En başta işlediğimiz ve ikinci derslerimize tekrar bir göz atalım. Hatırlarsanız birçok metal saf haldeyken bileşik durumunda olduğundan çok daha fazla serbest enerjiye sahiptir. Bu talihsiz durum sonucunda, doğa bu metalleri bir şekilde oksitleyip onların sürekli ilk mineral cevheri şekillerine benzemelerini sağlayarak, serbest enerjilerini sürekli düşürmeye çalışır. Gerçeği söylemek gerekirse bu durum, özellikle demirli metaller olan demir ve çelikte görülen, insanlara nazaran daha kısa süreli bir “küller küllere, toprak toprağa” sürecidir!

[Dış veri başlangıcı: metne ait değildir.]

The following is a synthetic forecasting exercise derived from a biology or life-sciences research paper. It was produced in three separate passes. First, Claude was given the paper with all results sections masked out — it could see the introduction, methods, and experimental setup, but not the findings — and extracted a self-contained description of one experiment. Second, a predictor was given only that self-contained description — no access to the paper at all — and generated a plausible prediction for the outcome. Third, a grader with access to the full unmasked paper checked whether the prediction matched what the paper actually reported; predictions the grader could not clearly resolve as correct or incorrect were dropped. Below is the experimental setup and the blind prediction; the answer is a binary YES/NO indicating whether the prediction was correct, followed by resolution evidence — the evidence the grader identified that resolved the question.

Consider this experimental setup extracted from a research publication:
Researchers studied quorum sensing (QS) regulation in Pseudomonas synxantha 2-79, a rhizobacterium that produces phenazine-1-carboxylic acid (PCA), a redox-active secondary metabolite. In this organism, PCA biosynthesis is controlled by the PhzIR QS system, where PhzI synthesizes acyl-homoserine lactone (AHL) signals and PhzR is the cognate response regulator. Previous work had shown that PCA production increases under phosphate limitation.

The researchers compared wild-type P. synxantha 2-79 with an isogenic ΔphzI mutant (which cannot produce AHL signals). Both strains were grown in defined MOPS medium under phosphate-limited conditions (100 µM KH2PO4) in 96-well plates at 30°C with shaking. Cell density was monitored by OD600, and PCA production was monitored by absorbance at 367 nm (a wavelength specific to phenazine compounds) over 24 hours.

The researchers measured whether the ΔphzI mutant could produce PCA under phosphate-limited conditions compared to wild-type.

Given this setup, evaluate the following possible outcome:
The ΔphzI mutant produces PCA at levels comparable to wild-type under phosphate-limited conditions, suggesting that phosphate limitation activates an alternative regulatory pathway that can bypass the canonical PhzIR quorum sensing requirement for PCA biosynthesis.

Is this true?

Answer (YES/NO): NO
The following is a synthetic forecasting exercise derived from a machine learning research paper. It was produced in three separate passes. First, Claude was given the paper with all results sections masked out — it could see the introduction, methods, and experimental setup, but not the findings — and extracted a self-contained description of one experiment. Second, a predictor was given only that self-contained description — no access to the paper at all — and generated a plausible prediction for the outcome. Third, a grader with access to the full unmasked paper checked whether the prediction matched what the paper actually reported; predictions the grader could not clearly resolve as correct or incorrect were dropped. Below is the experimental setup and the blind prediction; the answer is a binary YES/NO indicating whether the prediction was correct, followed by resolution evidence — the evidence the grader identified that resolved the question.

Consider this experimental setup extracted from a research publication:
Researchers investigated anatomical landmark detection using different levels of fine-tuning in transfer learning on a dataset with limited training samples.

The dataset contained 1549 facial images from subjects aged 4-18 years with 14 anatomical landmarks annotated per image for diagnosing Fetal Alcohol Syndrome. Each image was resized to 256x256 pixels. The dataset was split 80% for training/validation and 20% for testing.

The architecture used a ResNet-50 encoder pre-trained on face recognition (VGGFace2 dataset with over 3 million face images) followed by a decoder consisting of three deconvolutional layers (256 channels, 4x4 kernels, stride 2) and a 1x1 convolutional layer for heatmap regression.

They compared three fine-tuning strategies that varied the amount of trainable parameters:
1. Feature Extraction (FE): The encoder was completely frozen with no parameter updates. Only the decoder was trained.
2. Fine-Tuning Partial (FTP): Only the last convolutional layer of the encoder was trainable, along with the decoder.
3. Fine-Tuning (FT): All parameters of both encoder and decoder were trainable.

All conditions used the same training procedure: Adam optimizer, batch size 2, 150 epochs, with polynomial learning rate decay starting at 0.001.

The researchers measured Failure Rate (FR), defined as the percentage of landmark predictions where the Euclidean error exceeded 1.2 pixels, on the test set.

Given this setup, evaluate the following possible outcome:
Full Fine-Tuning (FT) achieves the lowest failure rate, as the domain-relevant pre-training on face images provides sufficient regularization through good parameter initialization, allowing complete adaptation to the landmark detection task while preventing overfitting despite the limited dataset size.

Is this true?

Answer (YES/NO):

Pekâlâ, bu süreyi arttırmanın bir yolu doğayı biraz kandırmaktır. Bu doğanın bir adım önüne geçilerek yapılır. Metal yüzeyini bir kimyasal işlemle oksitleyip, onun serbest enerjisini, doğanın yapmayı sevdiği şekilde yüzeyi çirkin bir forma sokmadan düşürürüz. Oluşturmak istediğimiz ince kaplama devamlı ve yüzeye yapışık olmalıdır (aksi halde hiçbir değeri olmaz!). Malzemenin boyutlarının etkilenmemesi için kaplamanın oldukça ince olması gerekir. Kaplama, oksijen ve diğer korozyona sebep olan faktörlere karşı dayanıklı olması için oldukça düşük serbest enerjiye sahip olmalıdır. Bu fikir, şematik olarak Şekil 1 de gösterilmiştir.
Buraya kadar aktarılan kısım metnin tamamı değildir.